Items from a dataset

▽

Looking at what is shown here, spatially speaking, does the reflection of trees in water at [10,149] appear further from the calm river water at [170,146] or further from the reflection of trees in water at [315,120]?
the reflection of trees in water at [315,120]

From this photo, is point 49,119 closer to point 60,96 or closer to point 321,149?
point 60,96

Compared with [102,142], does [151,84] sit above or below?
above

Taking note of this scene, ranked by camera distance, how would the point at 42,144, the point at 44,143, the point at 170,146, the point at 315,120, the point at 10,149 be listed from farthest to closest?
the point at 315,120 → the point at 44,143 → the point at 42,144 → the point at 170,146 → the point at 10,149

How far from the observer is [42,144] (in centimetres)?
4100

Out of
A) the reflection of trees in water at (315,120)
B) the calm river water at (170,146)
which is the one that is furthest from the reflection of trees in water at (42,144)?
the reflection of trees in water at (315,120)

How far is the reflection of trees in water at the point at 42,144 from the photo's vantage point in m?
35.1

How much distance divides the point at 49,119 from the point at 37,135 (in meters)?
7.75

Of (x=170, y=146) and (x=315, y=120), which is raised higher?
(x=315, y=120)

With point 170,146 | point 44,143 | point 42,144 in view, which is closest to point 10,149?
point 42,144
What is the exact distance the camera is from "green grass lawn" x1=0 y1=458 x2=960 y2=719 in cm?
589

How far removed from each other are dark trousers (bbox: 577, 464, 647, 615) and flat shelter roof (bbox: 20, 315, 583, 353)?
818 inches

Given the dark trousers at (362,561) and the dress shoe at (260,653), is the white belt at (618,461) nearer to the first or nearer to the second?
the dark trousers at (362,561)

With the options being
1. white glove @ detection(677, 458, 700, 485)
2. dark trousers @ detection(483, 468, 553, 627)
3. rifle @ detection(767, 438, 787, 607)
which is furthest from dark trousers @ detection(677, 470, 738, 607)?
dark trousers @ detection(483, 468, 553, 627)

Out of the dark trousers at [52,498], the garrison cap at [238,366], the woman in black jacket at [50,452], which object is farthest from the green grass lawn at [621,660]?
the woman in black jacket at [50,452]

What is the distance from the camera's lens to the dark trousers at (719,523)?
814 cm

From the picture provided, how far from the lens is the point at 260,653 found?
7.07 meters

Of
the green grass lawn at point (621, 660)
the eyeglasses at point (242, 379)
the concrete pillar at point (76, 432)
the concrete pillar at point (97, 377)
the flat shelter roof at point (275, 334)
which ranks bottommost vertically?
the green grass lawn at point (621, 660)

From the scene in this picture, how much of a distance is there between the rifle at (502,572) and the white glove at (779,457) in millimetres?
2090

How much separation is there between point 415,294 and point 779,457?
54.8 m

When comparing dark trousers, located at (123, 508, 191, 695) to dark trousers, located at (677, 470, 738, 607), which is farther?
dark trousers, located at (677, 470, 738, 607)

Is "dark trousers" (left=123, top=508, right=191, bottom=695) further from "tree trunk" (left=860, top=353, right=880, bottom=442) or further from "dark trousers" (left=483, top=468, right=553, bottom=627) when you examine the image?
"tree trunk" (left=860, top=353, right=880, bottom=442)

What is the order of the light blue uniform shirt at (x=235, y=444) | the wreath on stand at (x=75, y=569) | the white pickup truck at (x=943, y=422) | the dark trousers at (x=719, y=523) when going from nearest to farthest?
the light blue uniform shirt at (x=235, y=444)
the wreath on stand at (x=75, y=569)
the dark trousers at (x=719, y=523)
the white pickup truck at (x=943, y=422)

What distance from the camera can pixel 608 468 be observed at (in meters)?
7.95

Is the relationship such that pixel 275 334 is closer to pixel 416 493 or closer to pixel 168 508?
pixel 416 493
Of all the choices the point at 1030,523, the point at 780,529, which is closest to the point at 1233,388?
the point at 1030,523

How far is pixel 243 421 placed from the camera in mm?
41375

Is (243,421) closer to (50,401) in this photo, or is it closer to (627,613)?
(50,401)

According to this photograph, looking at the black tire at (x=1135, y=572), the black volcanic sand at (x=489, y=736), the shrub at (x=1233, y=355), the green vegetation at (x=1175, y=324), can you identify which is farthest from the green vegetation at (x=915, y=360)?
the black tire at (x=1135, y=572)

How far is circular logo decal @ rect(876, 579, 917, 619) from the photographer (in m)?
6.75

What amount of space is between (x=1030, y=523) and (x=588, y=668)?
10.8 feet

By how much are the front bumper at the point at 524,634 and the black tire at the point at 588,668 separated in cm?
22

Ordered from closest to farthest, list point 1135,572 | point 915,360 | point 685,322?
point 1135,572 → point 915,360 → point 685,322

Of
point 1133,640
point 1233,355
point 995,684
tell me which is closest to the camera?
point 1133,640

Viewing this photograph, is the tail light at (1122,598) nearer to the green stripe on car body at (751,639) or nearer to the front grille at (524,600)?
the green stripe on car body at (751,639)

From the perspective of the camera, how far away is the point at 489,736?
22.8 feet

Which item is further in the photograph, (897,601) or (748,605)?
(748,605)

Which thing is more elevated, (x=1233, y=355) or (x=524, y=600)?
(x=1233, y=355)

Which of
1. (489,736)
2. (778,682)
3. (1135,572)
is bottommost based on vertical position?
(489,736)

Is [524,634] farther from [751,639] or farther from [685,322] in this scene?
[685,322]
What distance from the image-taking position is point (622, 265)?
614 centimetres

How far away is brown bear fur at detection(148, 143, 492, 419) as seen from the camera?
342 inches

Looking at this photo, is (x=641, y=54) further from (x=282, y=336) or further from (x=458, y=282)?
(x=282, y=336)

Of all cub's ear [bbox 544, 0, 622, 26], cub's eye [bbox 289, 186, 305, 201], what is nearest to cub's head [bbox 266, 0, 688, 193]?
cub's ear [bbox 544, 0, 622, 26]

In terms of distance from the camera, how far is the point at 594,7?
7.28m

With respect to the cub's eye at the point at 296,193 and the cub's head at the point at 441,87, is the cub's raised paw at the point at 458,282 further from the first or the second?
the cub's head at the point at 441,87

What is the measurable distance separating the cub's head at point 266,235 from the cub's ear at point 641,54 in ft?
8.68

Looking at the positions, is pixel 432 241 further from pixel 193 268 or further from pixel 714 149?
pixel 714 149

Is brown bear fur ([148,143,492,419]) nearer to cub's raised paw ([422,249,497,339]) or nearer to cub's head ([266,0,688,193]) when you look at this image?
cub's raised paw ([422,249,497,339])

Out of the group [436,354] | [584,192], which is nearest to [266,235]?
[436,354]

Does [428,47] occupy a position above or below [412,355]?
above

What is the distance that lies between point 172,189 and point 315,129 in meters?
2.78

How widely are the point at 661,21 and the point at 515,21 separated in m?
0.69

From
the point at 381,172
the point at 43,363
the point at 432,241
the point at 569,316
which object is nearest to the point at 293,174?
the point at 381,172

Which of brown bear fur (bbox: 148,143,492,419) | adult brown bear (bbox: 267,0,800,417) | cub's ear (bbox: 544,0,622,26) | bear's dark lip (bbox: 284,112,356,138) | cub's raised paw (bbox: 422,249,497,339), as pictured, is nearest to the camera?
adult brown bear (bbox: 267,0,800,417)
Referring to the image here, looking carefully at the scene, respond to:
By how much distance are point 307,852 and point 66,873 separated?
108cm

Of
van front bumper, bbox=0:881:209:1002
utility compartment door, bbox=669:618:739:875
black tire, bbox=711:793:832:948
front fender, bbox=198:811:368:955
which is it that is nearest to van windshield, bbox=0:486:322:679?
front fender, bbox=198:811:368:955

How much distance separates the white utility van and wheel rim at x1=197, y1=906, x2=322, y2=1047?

△

= YOUR GOAL =
Set down the lines above exactly, starting with the line that contains "Out of the group" and going on through the final line of the items.

= FINAL RESULT =
Out of the group [436,354] | [584,192], which is nearest to [266,235]?
[436,354]

Does [428,47] occupy a position above or below [412,355]?
above

What is the distance that lies between point 172,189 and point 315,129 in meters?
2.78

How widely are the point at 661,21 and the point at 515,21 separated in m?
0.69

From
the point at 381,172
the point at 43,363
the point at 432,241
the point at 569,316
which object is nearest to the point at 293,174?
the point at 381,172

Which of brown bear fur (bbox: 148,143,492,419) | adult brown bear (bbox: 267,0,800,417) | cub's ear (bbox: 544,0,622,26) | bear's dark lip (bbox: 284,112,356,138) | cub's raised paw (bbox: 422,249,497,339), as pictured, is nearest to the camera?
adult brown bear (bbox: 267,0,800,417)
Referring to the image here, looking carefully at the scene, respond to:
By how much distance are point 307,852 and point 66,873 separated?
108cm

Of
van front bumper, bbox=0:881:209:1002
utility compartment door, bbox=669:618:739:875
black tire, bbox=711:793:832:948
front fender, bbox=198:811:368:955
which is it that is nearest to van windshield, bbox=0:486:322:679?
front fender, bbox=198:811:368:955

How much distance separates the white utility van and wheel rim at x1=197, y1=906, x2=322, y2=1047?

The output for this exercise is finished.